Here is the opinion in Neshaminy School District v. Pennsylvania Human Relations Commission:
An utterly strange excerpt:
There can be no dispute that the Act is intended to be used to eliminate unlawful discriminatory practices, as defined by Section 5(i)(1), within Pennsylvania. The Commission’s authority is defined by the Act, and the Act’s plain language may not be ignored in an effort, however laudable, to pursue its spirit. Reviewing the Act’s plain language, the record, and the Commission’s Final Opinion and Order, we agree with the Commission that it had jurisdiction over the District and that the claims raised were not barred by the statute of limitations.
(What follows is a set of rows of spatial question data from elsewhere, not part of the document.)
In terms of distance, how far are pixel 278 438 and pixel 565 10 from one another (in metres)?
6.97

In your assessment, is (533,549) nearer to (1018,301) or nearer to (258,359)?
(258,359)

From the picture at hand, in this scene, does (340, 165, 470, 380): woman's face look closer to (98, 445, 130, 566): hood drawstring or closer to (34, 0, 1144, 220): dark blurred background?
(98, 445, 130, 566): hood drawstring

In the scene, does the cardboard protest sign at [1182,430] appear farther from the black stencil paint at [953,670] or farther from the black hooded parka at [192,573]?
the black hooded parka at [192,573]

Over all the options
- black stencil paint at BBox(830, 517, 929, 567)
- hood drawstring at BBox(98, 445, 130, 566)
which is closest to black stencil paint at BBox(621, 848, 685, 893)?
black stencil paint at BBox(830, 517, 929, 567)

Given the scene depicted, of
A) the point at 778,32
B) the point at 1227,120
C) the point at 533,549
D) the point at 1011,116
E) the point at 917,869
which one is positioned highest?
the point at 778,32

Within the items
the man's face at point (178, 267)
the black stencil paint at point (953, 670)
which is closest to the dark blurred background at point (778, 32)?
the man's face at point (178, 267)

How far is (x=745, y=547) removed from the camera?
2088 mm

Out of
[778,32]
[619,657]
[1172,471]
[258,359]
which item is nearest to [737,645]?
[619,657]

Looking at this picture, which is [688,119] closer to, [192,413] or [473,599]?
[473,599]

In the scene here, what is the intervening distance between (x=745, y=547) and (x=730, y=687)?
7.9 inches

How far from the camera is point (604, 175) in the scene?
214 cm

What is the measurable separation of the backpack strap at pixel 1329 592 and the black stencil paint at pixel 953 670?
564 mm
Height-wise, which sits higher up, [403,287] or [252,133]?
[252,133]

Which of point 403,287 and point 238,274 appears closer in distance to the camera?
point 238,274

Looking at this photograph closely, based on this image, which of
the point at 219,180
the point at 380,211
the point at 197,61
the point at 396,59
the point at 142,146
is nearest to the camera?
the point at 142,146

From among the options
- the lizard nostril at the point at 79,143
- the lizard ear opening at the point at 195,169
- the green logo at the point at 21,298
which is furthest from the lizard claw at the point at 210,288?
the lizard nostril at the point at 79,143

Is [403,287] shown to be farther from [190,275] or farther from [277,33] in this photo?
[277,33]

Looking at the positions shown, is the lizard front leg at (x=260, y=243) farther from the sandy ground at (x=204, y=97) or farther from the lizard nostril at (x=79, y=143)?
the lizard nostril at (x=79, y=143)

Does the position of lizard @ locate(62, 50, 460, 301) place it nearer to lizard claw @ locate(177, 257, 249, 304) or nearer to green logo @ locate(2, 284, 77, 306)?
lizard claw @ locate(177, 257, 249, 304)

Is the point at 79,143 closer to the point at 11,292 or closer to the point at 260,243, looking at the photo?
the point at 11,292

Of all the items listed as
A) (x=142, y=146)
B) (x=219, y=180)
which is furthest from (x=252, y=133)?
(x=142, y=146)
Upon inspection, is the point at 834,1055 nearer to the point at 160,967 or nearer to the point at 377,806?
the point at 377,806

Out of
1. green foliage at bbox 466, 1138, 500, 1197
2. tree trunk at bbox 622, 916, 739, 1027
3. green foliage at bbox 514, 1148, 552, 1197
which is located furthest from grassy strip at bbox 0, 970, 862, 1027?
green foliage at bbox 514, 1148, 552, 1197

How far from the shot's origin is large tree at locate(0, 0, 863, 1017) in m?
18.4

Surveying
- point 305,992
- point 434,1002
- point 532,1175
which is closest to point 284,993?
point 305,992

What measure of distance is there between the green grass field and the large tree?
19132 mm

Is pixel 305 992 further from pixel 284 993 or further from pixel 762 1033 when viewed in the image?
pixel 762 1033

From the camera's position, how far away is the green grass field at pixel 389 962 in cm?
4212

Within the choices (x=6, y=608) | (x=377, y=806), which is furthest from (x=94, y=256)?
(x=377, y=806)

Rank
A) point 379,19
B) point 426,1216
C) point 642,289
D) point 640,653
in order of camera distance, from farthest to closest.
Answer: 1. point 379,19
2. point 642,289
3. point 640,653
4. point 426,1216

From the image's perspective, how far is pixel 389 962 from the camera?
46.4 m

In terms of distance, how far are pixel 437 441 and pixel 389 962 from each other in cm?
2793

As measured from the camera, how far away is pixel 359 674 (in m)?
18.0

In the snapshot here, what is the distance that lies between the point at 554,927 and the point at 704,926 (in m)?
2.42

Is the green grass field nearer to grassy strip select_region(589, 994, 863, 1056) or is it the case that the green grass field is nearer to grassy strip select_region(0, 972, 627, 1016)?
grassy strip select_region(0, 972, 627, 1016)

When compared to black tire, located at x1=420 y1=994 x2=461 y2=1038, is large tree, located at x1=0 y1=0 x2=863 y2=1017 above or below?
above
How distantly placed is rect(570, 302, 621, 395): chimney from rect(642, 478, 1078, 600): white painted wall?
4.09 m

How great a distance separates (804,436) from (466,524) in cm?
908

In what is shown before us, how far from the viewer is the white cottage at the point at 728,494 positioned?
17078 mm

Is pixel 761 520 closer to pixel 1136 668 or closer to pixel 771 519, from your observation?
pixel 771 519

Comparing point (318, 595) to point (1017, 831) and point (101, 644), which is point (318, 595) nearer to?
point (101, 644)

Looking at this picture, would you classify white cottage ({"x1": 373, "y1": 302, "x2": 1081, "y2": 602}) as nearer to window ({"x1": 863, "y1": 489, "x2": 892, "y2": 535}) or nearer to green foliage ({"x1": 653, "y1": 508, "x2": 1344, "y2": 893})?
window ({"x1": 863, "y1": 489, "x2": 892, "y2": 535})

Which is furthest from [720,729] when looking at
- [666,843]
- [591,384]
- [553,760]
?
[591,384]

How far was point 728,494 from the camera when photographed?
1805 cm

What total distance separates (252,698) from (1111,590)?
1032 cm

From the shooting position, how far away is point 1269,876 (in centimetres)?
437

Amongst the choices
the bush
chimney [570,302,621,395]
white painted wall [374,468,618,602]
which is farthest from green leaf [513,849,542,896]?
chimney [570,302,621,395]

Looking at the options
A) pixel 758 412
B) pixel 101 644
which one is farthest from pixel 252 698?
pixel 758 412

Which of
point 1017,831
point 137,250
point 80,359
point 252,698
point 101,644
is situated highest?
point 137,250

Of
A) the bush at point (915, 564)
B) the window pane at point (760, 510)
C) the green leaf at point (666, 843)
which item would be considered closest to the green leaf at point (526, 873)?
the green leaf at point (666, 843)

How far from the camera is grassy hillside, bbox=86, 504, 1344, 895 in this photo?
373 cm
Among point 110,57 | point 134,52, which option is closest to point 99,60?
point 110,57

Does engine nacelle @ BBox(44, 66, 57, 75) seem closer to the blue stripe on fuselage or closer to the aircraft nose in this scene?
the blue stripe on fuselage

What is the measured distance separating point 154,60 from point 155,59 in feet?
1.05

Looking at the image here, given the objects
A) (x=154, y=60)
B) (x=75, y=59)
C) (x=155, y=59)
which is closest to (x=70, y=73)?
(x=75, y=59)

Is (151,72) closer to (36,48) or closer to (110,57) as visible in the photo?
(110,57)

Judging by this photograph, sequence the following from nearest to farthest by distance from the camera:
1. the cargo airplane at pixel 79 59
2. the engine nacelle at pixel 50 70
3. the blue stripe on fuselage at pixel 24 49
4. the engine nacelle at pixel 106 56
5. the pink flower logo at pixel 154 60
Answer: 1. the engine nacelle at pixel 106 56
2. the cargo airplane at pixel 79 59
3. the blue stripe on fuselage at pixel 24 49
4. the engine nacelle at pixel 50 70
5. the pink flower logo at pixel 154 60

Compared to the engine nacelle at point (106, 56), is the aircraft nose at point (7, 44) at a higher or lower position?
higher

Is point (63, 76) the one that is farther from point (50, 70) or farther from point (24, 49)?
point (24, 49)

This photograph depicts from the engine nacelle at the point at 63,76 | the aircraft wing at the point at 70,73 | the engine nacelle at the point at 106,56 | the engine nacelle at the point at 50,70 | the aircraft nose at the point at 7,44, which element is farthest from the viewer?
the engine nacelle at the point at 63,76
The Commission’s holding that the District violated Section 5(i)(1) based on the educational harm caused to non-Native American students was predicated on “[t]he non-Native American student bystanders [being] impacted by the District’s discrimination against Native Americans ….” (Final Op. and Order at 48 (emphasis added).) However, the Commission dismissed both claims alleging that the District committed an unlawful discriminatory practice causing harm to Native American students, on the basis that such harm was either speculative or not supported by the evidence. That dismissal was not appealed and is not before us. Because the Commission dismissed the claims of discrimination against Native American students, the predicate under Section 5(i)(1) to sustain the claim for harm to non-Native American students was not there. Therefore, the determination is not supported by the Act’s plain language. Accordingly, the Commission’s Order is reversed.